Example import of de novo variants from Rates of contributory de novo mutation in high and low-risk autism families

Let us import de novo variants from the Yoon, S., Munoz, A., Yamrom, B. et al. Rates of contributory de novo mutation in high and low-risk autism families. Commun Biol 4, 1026 (2021)..

We will focus on de novo variants from the SSC collection published in the aforementioned paper. To import these variants into the GPF system we need a list of de novo variants and a pedigree file describing the families. The list of de novo variants is available from Supplementary Data 2. The pedigree file for this study is not available. Instead, we have a list of children available from Supplementary Data 1.

Let us first export these Excel spreadsheets into CSV files. Let us say that the list of de novo variants from the SSC collection is saved into a file named SupplementaryData2_SSC.tsv and the list of children is saved into a TSV file named SupplementaryData1_Children.tsv.

Note

Input files for this example can be downloaded from denovo-in-high-and-low-risk-papter.tar.gz.

Preprocess the families data

To import the data into GPF we need a pedigree file describing the structure of the families. The SupplementaryData1_Children.tsv contains only the list of children. There is no information about their parents. Fortunately for the SSC collection it is not difficult to build the full families’ structures from the information we have. For the SSC collection if you have a family with ID <fam_id>, then the identifiers of the individuals in the family are going to be formed as follows:

  • mother - <fam_id>.mo;

  • father - <fam_id>.fa;

  • proband - <fam_id>.p1;

  • first sibling - <fam_id>.s1;

  • second sibling - <fam_id>.s2.

Another important restriction for SSC is that the only affected person in the family is the proband. The affected status of the mother, father and siblings are unaffected.

Using all these conventions we can write a simple python script build_ssc_pedigree.py to convert SupplementaryData1_Children.tsv into a pedigree file ssc_denovo.ped:

"""Converts SupplementaryData1_Children.tsv into a pedigree file."""
import pandas as pd

children = pd.read_csv("SupplementaryData1_Children.tsv", sep="\t")
ssc = children[children.collection == "SSC"]

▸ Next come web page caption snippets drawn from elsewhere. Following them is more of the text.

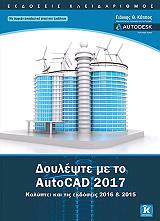 doylepste me to autocad 2017 photo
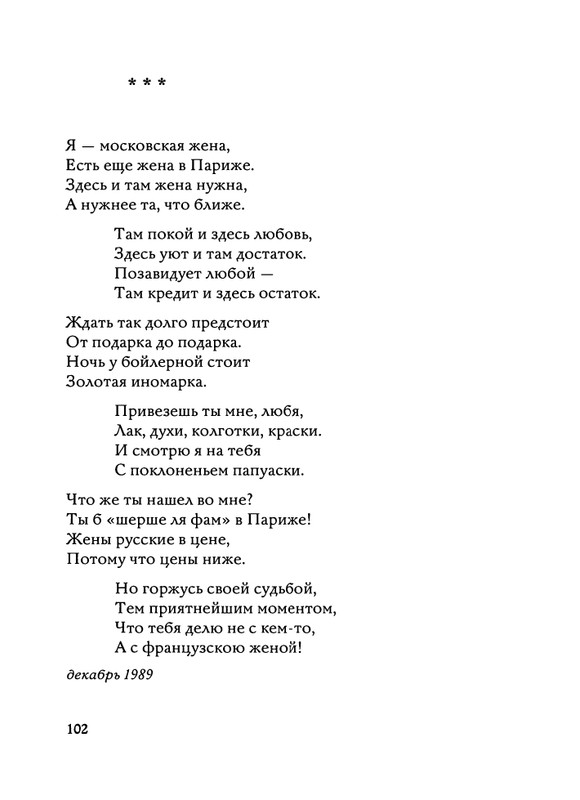 Jarovaja-Jekaterina-Iz-muzyki-i-slov-1-257-page-0103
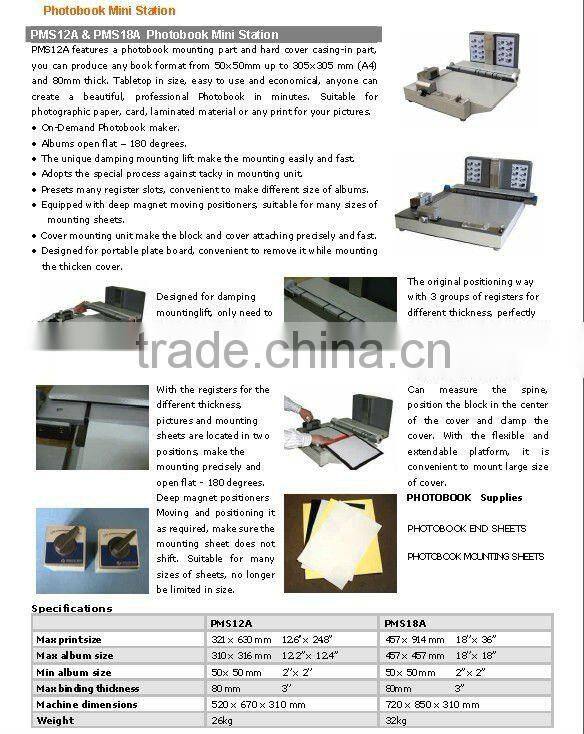 Photobook station 18 inch album maker photo book mini station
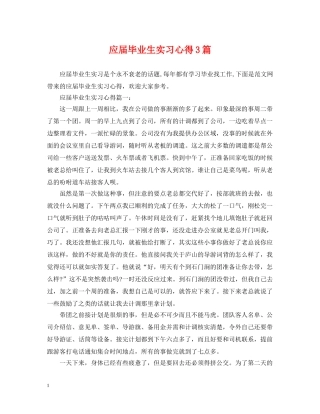 应届毕业生实习心得3篇 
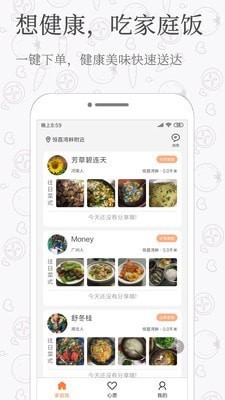 致小时光app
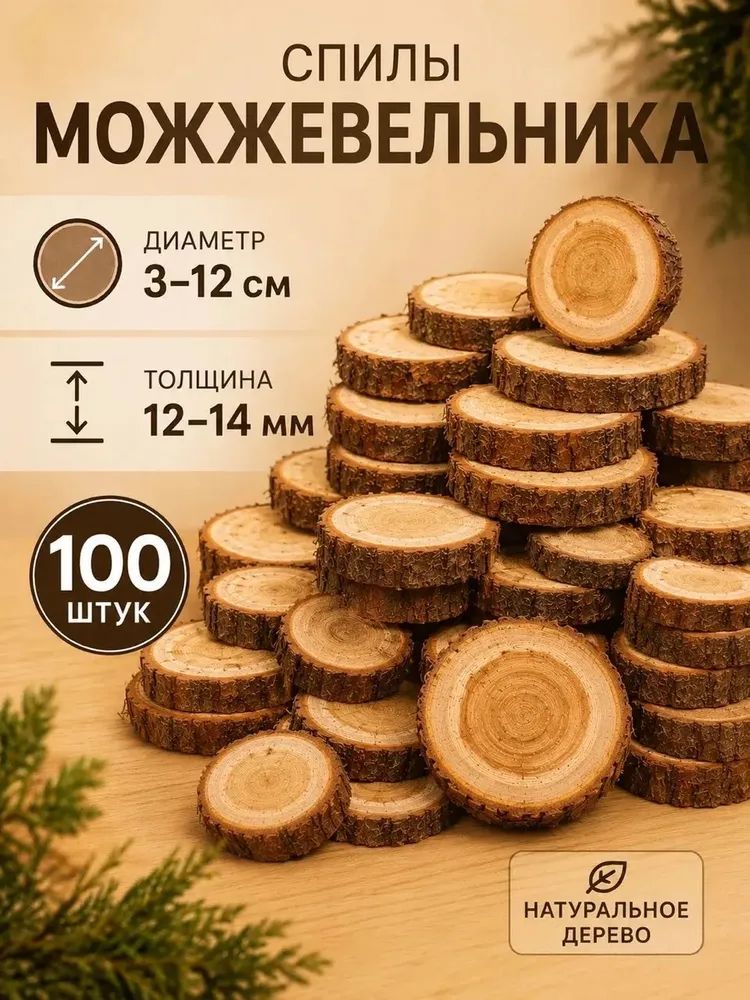Спилы можжевельника 100 штук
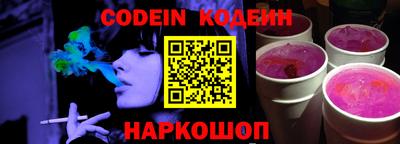 2c-b Кинель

# list of all individuals in SSC
persons = []
# each person is represented by a tuple:
# (familyId, personId, dadId, momId, status, sex)

for fam_id, members in ssc.groupby("familyId"):
    persons.append((fam_id, f"{fam_id}.mo", "0", "0", "unaffected", "F"))
    persons.append((fam_id, f"{fam_id}.fa", "0", "0", "unaffected", "F"))
    for child in members.to_dict(orient="records"):
        persons.append((
            fam_id, child["personId"], f"{fam_id}.fa", f"{fam_id}.mo",
            child["affected status"], child["sex"]))

with open("ssc_denovo.ped", "wt", encoding="utf8") as output:
    output.write(
        "\t".join(("familyId", "personId", "dadId", "momId", "status", "sex")))
    output.write("\n")

    for person in persons:
        output.write("\t".join(person))
        output.write("\n")

If we run this script it will read SupplementaryData1_Children.tsv and produce the appropriate pedigree file ssc_denovo.ped.

Preprocess the variants data

The SupplementaryData2_SSC.tsv file contains 255231 variants. To import so many variants in in-memory genotype storage is not appropriate. For this example we are going to use a subset of 10000 variants:

head -n 10001 SupplementaryData2_SSC.tsv > ssc_denovo.tsv

Data import of ssc_denovo

Now we have a pedigree file ssc_denovo.ped and a list of de novo variants ssc_denovo.tsv. Let us prepare an import project configuration file ssc_denovo.yaml:

id: ssc_denovo

input:
  pedigree:
    file: ssc_denovo.ped

  denovo:
    files:
      - ssc_denovo.tsv
    person_id: personIds
    variant: variant
    location: location

To import the study we should run:

import_tools ssc_denovo.yaml

and when the import finishes we can run the development GPF server:

wgpf run

In the list of studies, we should have a new study ssc_denovo.